Show Your Work!


Website as Sandbox

I started reading Show Your Work! by Austin Kleon this afternoon. I really liked his last book, Steal Like an Artist, and this one’s proving even more helpful to me.

showyourwork

It’s why I’m back on my blog today after neglecting it for a couple of months!

Here are the specific words that got me back here:

“Don’t think of your website as a self-promotion machine, think of air as a self-invention machine. Online, you can become the person you really want to be. Stick with it, maintain it, and let it change with you over time.”

 

I love that: Website as sandbox.

Kleon’s basic point is that artists and entrepreneurs today have the opportunity, and possibly the responsibility, to show their work. The connections and feedback that we receive through the process of sharing can help guide and enrich our work.

Better, it can help artists and entrepreneurs forge connections with an audience of people who appreciate what they’re doing — before the “Big Break” hits.

Showing work is a literal expression of the concept of committing to process over product.

And boy, I’ve been needing a lot of reminders about that lately. Making art is at its core about connection. It’s not about Getting an Agent, or Getting Published, or Getting Acclaim. I’ve been focused on those things over the last two and half years, especially since getting my Creative Workforce Fellowship. “I’ve got to support myself as a writer! ASAP! By writing perfect books that are really successful!”
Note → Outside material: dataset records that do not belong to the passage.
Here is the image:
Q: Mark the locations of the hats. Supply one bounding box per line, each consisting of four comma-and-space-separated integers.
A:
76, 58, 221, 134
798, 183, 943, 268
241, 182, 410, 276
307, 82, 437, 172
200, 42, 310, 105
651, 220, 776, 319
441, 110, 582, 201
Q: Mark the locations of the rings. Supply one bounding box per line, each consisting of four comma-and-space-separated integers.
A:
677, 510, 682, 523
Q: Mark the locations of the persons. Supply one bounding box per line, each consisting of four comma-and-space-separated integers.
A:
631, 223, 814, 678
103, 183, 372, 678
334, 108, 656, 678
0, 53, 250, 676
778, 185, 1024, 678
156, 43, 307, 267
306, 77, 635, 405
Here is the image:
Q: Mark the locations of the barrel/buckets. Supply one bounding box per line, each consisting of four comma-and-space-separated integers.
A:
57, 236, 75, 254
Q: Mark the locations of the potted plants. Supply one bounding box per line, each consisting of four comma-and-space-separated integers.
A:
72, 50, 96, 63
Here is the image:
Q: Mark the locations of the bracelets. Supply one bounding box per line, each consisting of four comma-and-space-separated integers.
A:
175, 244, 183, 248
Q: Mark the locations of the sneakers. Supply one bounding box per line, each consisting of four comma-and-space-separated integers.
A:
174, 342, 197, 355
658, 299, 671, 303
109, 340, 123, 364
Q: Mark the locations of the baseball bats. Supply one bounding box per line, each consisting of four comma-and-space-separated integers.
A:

That thinking, unsurprisingly, caused me a lot of anxiety. (This is no fault of the Fellowship itself, I should note. It was my own psychology.)

The weird thing is, I’ve been wanting maintain a more active website for a while now. Something kept me from it, though. A feeling that blogs are frivolous, maybe, or that they inevitably become a burden. The “Ah, crap, I gotta blog again” syndrome.

To the first problem, Kleon presents a nice solution: The So-What Test. “Ask yourself,” he writes, “‘Is this helpful? Is it entertaining?'” If the answer is no or maybe not, axe the post or save it for editing.

For the second problem, I have a couple ideas of my own.

1. Scrapping the schedule. Whenever I’ve blogged in the past, I’ve put myself on a schedule. A lot of bloggers do this and have success — Chris Guillebeau, for one, whom I admire. Maybe I’ll get there at some point, but for me right now the idea of a schedule stresses me out. So at first, I’m just going to blog when I feel like it. (Maybe I’ll surprise myself and decide I want to post every day!)

2. Short posts are fine. I like words, and it’s easy for me to come up with a lot of them. I’d like to remind myself that short can be sweet, too. And time-saving for me and the reader.

3. Write about whatever-the-heck. I’ve often tried to confine myself to themes or topics in the past. There’s not much fluidity there. I want my website, instead, to be a place to explore. As Kleon writes, there’s no such thing as guilty pleasures. Someone else probably has them too, and will find them useful!

And now, in the spirit of my #2 resolution above, I’m out.